Personal information
- Born: March 5, 1989 (age 37) Quebec City, Quebec, Canada
- Listed height: 6 ft 1 in (1.85 m)
- Listed weight: 215 lb (98 kg)

Career information
- University: Laval
- CFL draft: 2013: 2nd round, 12th overall pick

Career history
- 2013–2015: BC Lions
- 2015: Hamilton Tiger-Cats*
- 2015: Saskatchewan Roughriders
- 2016–2018: Montreal Alouettes
- * Offseason or practice squad member only

Awards and highlights
- Vanier Cup champion (2012);
- Stats at CFL.ca

= Seydou Junior Haidara =

Canadian football player (born 1989)

Seydou Junior Haïdara (born March 5, 1989) is a Canadian former professional football wide receiver. After the 2012 CIS season, he was ranked as the 11th best player in the Canadian Football League’s Amateur Scouting Bureau final rankings for players eligible in the 2013 CFL draft, and seventh by players in Canadian Interuniversity Sport. He was drafted in the second round and 12th overall by the BC Lions in the 2013 CFL draft. He played CIS football with the Laval Rouge et Or.

==Professional career==

===BC Lions===
Haïdara was drafted by the BC Lions of the Canadian Football League, with the 3rd pick of the 2nd round (12th overall) of the 2013 CFL draft. He was signed by the Lions on May 27, 2013.

===Hamilton Tiger-Cats===
Haïdara was traded to the Hamilton Tiger-Cats on May 6, 2015 in exchange for a fifth round pick in the 2015 CFL draft.

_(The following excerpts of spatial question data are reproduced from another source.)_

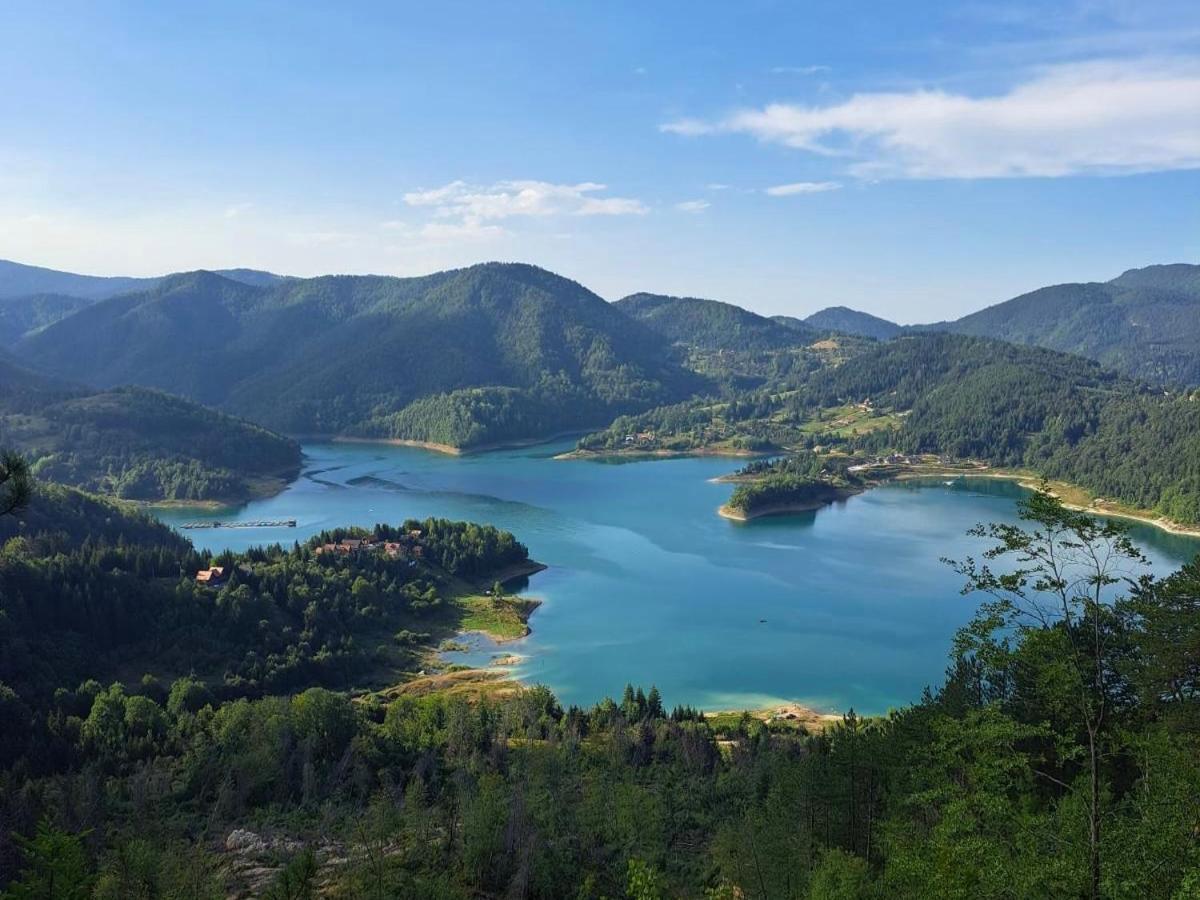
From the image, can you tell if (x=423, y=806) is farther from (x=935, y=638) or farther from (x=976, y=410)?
(x=976, y=410)

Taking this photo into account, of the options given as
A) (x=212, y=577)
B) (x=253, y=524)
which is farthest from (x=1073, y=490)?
(x=212, y=577)

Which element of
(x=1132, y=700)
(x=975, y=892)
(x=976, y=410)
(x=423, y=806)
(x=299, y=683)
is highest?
(x=976, y=410)

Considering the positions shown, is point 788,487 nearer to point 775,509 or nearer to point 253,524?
point 775,509

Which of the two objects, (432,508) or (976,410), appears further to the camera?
(976,410)

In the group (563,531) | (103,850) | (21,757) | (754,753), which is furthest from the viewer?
(563,531)

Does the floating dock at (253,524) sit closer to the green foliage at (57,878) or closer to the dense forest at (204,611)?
the dense forest at (204,611)

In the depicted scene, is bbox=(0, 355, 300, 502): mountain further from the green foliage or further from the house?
the green foliage

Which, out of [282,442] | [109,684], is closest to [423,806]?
[109,684]
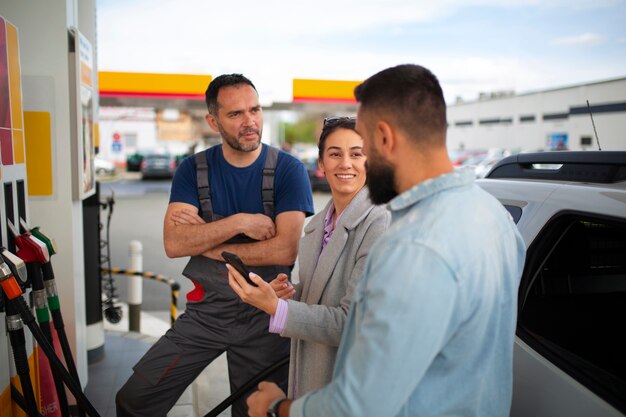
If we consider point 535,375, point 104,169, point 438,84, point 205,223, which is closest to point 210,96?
point 205,223

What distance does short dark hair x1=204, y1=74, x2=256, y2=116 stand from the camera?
299 centimetres

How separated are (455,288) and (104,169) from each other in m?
33.9

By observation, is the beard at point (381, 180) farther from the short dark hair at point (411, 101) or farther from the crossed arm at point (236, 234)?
the crossed arm at point (236, 234)

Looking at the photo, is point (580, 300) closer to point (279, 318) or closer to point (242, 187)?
point (279, 318)

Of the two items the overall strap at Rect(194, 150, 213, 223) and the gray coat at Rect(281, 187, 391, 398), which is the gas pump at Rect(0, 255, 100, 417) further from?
the gray coat at Rect(281, 187, 391, 398)

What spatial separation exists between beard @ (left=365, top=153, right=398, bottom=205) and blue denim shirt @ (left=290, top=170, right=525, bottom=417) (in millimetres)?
69

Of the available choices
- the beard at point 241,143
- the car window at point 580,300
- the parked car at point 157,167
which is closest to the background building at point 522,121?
the parked car at point 157,167

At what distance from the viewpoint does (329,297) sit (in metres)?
2.14

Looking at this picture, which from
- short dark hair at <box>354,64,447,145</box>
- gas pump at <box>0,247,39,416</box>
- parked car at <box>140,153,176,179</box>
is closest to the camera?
short dark hair at <box>354,64,447,145</box>

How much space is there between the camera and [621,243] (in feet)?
8.78

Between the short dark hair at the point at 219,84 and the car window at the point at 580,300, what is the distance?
1.62 meters

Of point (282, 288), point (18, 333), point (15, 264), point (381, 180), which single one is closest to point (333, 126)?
point (282, 288)

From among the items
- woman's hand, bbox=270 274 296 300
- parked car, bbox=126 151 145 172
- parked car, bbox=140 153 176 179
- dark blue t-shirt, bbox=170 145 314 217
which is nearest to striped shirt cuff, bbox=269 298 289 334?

===Saskatchewan Roughriders===
On June 23, 2015, Haidara was added to the Saskatchewan Roughriders' practice roster. He dressed in nine games and registered eight catches for 58 yards. On June 13, 2016, Haidara was released.

===Montreal Alouettes===
On August 29, 2016, Haidara signed with the Montreal Alouettes. He retired on March 7, 2019.